Teatro Verdi (Padova)
Teatro Verdi (Padova)

Il Teatro Nuovo oggi Teatro Verdi è il principale teatro padovano. L'edificio, commissionato da una società di nobili padovani, venne realizzato dall'architetto padovano Giovanni Gloria su progetto dell'architetto Antonio Cugini di Reggio. Nel 1751 venne inaugurato con un melodramma di Metastasio e fu chiamato "Teatro Nuovo e della Nobiltà". Nel 1847 fu ristrutturato al suo esterno da Antonio Monte su disegno di Giuseppe Jappelli. Nel 1884 fu rimodernato internamente dall'architetto milanese Achille Sfondrini che aveva progettato il Teatro dell'Opera di Roma. La volta, che rappresenta la Danza delle Ore fu dipinta da Pietro Paoletti e rifatta successivamente da Giacomo Casa. L'inaugurazione avvenne l'8 giugno 1884 con l'attuale nome. Le musiche per l'apertura del teatro rimodernato sono dovute al musicista patavino Angelo Tessaro. Originariamente il Teatro era affiancato dallo stretto vicolo dei Subiotti; dal 1958 questo assetto venne sconvolto con l'apertura di Corso Milano.

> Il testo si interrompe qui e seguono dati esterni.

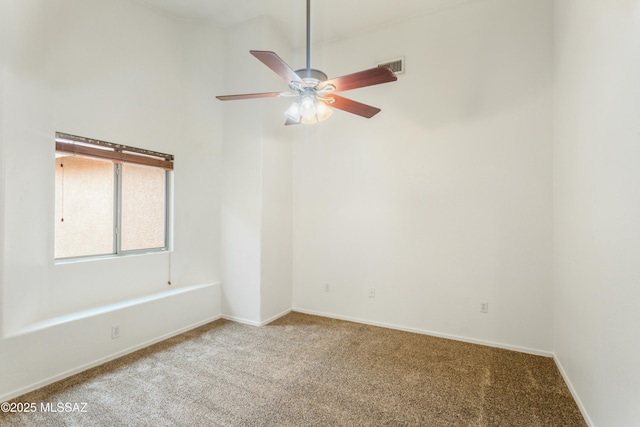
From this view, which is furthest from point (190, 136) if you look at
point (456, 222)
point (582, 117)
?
point (582, 117)

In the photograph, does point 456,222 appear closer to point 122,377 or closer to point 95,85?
point 122,377

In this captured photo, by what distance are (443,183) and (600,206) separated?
1522 mm

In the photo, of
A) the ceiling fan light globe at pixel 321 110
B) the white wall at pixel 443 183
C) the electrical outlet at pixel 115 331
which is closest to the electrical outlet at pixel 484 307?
the white wall at pixel 443 183

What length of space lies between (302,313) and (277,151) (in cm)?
219

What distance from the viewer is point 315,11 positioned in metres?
3.38

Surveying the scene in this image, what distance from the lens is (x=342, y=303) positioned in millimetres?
3848

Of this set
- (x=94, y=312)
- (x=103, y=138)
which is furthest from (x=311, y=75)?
(x=94, y=312)

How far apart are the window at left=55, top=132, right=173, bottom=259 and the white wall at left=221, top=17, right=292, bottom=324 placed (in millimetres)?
782

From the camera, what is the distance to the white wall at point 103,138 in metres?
2.34

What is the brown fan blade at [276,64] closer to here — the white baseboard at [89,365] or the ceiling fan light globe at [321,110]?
the ceiling fan light globe at [321,110]

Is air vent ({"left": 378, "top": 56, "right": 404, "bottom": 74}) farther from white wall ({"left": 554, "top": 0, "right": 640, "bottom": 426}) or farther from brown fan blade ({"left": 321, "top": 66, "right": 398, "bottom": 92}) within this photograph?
brown fan blade ({"left": 321, "top": 66, "right": 398, "bottom": 92})

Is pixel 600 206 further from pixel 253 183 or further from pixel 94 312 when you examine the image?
pixel 94 312

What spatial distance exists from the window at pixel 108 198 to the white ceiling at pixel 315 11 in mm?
1738

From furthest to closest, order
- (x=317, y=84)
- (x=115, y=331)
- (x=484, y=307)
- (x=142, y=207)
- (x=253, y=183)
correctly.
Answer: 1. (x=253, y=183)
2. (x=142, y=207)
3. (x=484, y=307)
4. (x=115, y=331)
5. (x=317, y=84)
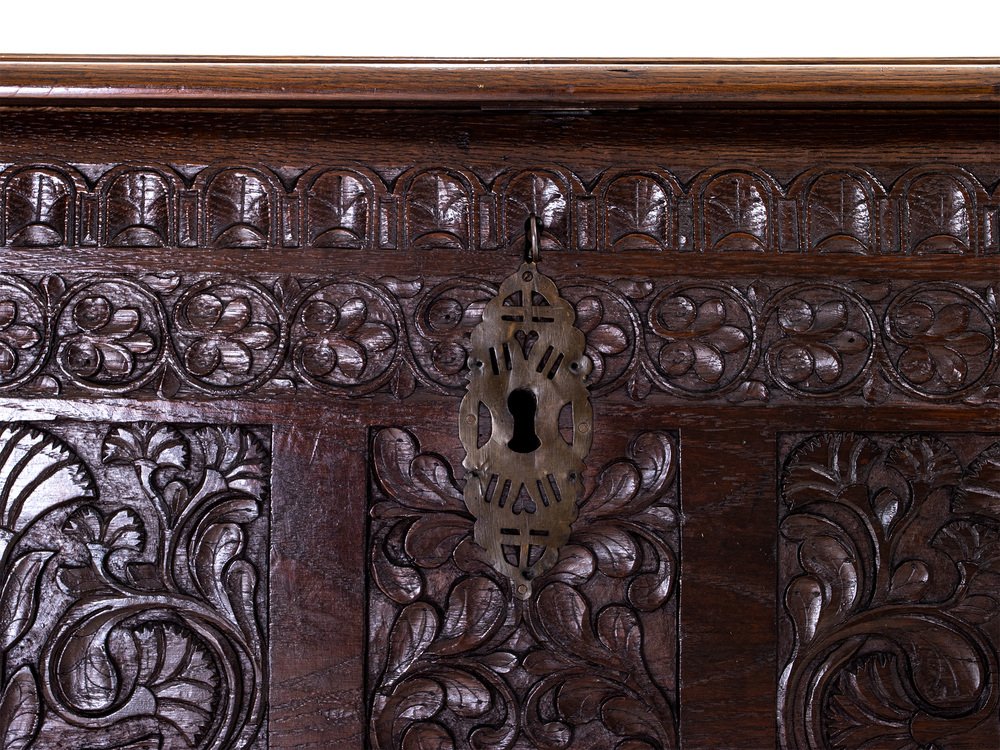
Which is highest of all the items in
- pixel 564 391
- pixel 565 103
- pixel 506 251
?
pixel 565 103

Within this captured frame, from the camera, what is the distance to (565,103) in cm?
64

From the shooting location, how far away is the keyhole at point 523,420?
688 millimetres

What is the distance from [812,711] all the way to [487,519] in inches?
12.6

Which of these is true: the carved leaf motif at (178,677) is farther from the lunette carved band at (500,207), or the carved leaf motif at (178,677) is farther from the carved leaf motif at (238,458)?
the lunette carved band at (500,207)

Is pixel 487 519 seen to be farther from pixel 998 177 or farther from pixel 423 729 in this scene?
pixel 998 177

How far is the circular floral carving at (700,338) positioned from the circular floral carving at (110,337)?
0.43m

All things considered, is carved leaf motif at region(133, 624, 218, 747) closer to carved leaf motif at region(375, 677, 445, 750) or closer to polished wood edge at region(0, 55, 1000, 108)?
carved leaf motif at region(375, 677, 445, 750)

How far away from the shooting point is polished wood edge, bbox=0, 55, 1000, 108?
0.63 m

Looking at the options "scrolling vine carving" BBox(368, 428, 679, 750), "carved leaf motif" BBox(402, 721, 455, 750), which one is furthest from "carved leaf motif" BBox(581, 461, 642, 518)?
"carved leaf motif" BBox(402, 721, 455, 750)

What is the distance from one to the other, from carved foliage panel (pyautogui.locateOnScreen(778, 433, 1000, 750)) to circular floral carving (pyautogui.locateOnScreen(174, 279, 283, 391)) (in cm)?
45

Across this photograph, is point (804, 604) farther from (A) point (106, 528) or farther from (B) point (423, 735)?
(A) point (106, 528)

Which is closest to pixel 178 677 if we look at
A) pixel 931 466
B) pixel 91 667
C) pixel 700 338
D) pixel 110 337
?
pixel 91 667

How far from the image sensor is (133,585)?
0.69m

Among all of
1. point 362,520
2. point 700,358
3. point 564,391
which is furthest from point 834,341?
point 362,520
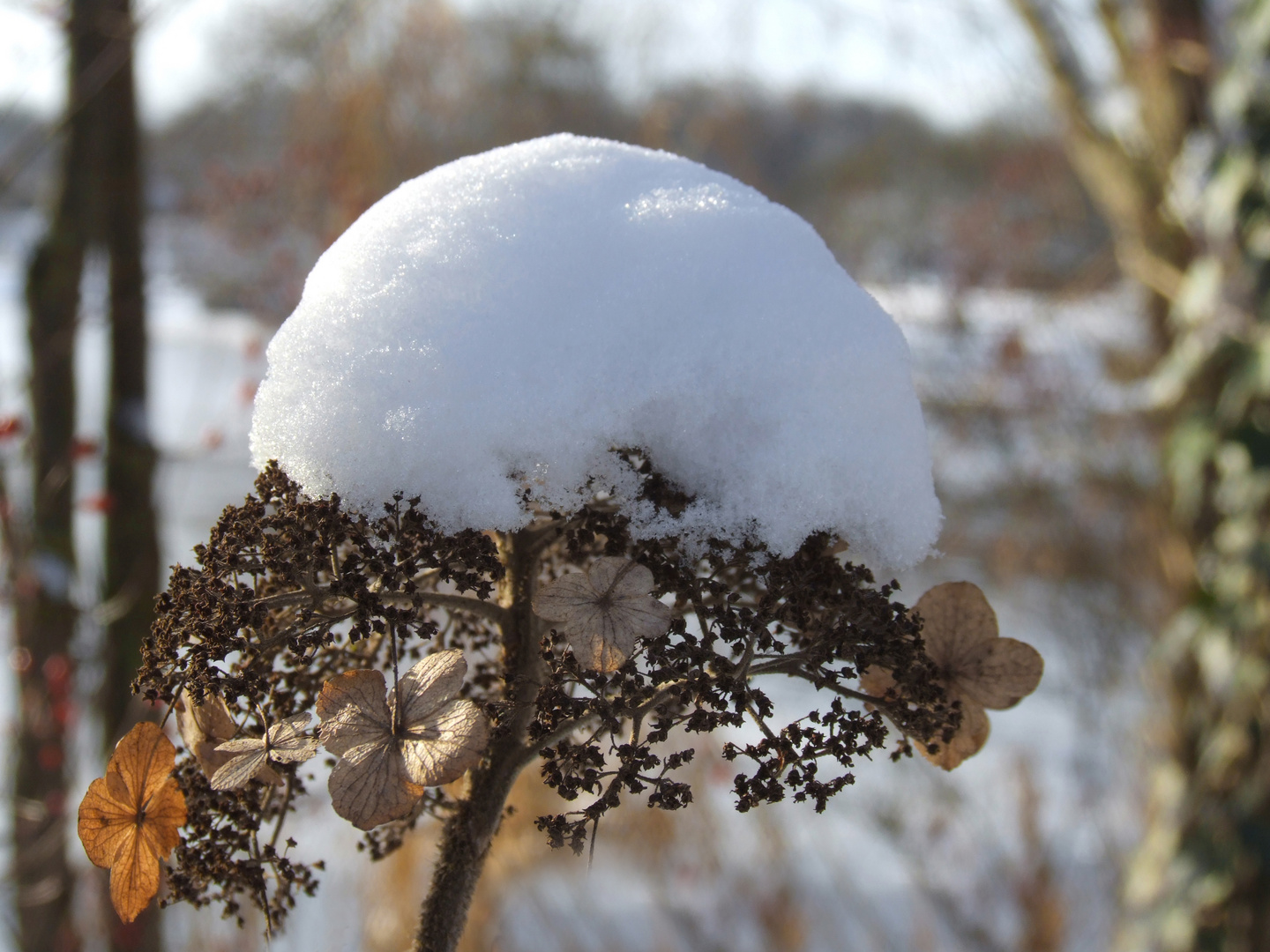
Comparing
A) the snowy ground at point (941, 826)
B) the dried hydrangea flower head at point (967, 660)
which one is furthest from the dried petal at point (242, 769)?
the snowy ground at point (941, 826)

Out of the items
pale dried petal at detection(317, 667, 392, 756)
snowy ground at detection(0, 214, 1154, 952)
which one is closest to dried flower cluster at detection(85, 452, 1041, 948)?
pale dried petal at detection(317, 667, 392, 756)

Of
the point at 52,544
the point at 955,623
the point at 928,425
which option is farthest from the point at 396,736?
the point at 928,425

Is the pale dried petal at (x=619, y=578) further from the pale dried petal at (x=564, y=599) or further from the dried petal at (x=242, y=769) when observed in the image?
the dried petal at (x=242, y=769)

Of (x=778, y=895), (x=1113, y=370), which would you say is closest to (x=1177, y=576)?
(x=1113, y=370)

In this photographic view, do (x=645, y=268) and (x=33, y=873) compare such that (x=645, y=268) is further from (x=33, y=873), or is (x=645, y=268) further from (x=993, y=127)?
(x=993, y=127)

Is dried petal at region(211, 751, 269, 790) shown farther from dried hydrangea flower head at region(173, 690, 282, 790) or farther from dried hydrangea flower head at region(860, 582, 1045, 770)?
dried hydrangea flower head at region(860, 582, 1045, 770)

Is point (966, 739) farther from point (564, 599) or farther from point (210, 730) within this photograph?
point (210, 730)
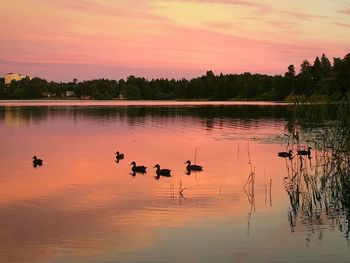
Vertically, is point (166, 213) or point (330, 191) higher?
point (330, 191)

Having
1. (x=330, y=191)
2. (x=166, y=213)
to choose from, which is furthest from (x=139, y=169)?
(x=330, y=191)

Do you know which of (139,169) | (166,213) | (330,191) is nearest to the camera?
(166,213)

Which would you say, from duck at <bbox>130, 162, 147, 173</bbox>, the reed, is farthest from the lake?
duck at <bbox>130, 162, 147, 173</bbox>

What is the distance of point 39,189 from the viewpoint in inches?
757

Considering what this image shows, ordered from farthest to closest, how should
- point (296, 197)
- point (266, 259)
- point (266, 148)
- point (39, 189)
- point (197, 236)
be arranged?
point (266, 148) < point (39, 189) < point (296, 197) < point (197, 236) < point (266, 259)

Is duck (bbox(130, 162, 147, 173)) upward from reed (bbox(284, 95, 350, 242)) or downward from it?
downward

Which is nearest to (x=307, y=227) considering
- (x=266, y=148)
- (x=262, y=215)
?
(x=262, y=215)

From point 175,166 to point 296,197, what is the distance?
10363 mm

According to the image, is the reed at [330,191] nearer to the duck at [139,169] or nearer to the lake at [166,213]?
the lake at [166,213]

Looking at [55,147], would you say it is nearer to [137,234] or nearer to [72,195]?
[72,195]

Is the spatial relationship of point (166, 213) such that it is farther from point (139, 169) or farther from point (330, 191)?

Vennero inoltre demolite alcune case addossate all'edificio, rivelando tre grandi finestre ogivali che servivano a dare luce al palcoscenico. Il Verdi è la sede operativa del Teatro Stabile del Veneto e sede del terzo anno dell'Accademia Teatrale "Carlo Goldoni". In passato è stato sede unica dell'Accademia d'Arte drammatica "Palcoscenico". Carmelo Alberti (a cura di), Il Teatro Verdi di Padova 1992-2010. Storia, cronache e immagini (PDF), Venezia, Marsilio, 2010, ISBN 978-88-317-08425. Wikimedia Commons contiene immagini o altri file su Teatro Verdi https://padova.italiani.it/scopricitta/il-teatro-verdi-di-padova-nel-teatro-stabile-del-veneto/ Sito ufficiale, su teatrostabileveneto.it. (EN) Teatro Verdi, su Structurae.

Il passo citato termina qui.